--- Start ---
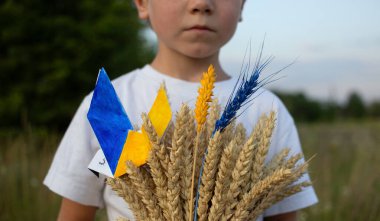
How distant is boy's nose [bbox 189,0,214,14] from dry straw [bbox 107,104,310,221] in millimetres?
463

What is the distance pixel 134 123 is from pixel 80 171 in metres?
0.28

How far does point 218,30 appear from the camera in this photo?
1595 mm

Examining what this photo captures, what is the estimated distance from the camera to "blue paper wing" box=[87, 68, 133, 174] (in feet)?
--- End ---
* **WHAT YOU NEED TO DO**
Reproduce the material word for word. Any pictures should be left out of the copy.

* **SOLUTION FOR THIS TASK**
How distant is boy's nose [bbox 189,0,214,14] from dry straw [bbox 107,104,310,221] in millimetres?
463

What is the distance pixel 134 123 is from pixel 80 171 in metres?
0.28

How far does point 218,30 appear from the camera in this photo?
1595 mm

Examining what this photo captures, what is the estimated distance from the camera to "blue paper wing" box=[87, 68, 133, 174] (in feet)?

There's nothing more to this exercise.